The detective discovered that five years after Jeffrey’s death, an 11-year-old boy was killed by a man in College Point, Queens, and that the man had once lived in Rego Park. The killer, who was convicted of the boy’s death, was briefly a suspect in the 1978 case, and he stated in police reports at the time that he had known Jeffrey. For reasons that are unclear, the documentary recounts, investigators apparently missed these connections, and Batan became aware of them only during the private investigation. She became convinced that this man was her brother’s killer. The detective also learned that Jeffrey had been raped.

“Why did I do this?” Batan said in the documentary. “Why did I reopen things that had been put aside in 1978? I was expecting the block that my brother’s death has put in my life, I was expecting it to be coherent somehow.”

As her feelings grew more intense, so did another obsession.




After Hurricane Katrina, she traveled to New Orleans to help with animal-rescue efforts and came across the work of a local outsider artist named Roy Ferdinand. Ferdinand, who had died two years earlier, documented crime and poverty in the city’s Lower Ninth Ward, drawing graphic scenes of gang violence that he had witnessed firsthand.

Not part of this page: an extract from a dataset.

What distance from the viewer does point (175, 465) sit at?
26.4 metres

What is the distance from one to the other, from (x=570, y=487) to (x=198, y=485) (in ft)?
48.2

In one of his paintings, a beheaded man sits propped against a brick building; in another, a gambler draws a gun to shoot another player at the card table. Mesmerized by his work, Batan began buying it, amassing a vast collection in addition to some of his personal possessions, like a cowboy hat and boots.

A few years later, Batan met with Ferdinand’s sisters, Faye Powell and Michele Ferdinand, to learn more about his life. She began asking intimate questions. In a tense scene in the documentary, Faye confronts her.

“I just really have to know what exactly it is that’s driving you and why?” she says.

Batan takes a moment to respond.

“I don’t know why I find beauty in the crimes that he’s depicting,” she finally says. “The loss that I feel about my brother, that I’ve carried along with me, it’s time to bury that. So the idea of brothers and sisters remembering brothers. This wasn’t anything I planned.”

Faye grows sympathetic.

“I really hope this helps drive you to the destination you’re trying to reach,” she says.

Martina Beth Batan was born Dec. 25, 1958, in Connecticut and grew up in Middle Village, Queens. Her father, Federico Batan, was a physician who was born in the Philippines. Her mother, Barbara (Nelson) Batan, was a nurse and social worker.

As a teenager, Martina stood out in her middle-class Queens neighborhood, listening to punk rock and heading into the city any chance she could get. In the late 1970s, she studied photography at the School of Visual Arts in Manhattan, where she produced a series of dark and obscure prints utilizing pictures of her childhood. She started working for Ronald Feldman Fine Arts in 1978 and became its director in the late ’80s.

In addition to her sister, Batan is survived by a brother, Timothy Batan, and her stepfather, Kevin Brennan. She was married and divorced twice.

In 2012, Batan suffered a stroke that slurred her speech and affected control of her body. It was the first of multiple strokes that left her hospitalized and in rehabilitation facilities for years. Before her health deteriorated, Batan hoped to use the information she had uncovered about her brother’s killing to reopen the 1978 case.

“I don’t think she was able to ever really let go,” her sister said. “I struggled for many years. It took me a long time. I don’t know if she was able to do that.”

After the private investigation ended, Batan visited the small yard in Queens where her brother’s body had been found. She trudged across autumn leaves and stopped at a children’s swing set. Then she closed her eyes.

“I’m starting to feel his presence,” she said. “I feel close to him in a way that I haven’t for a long time.”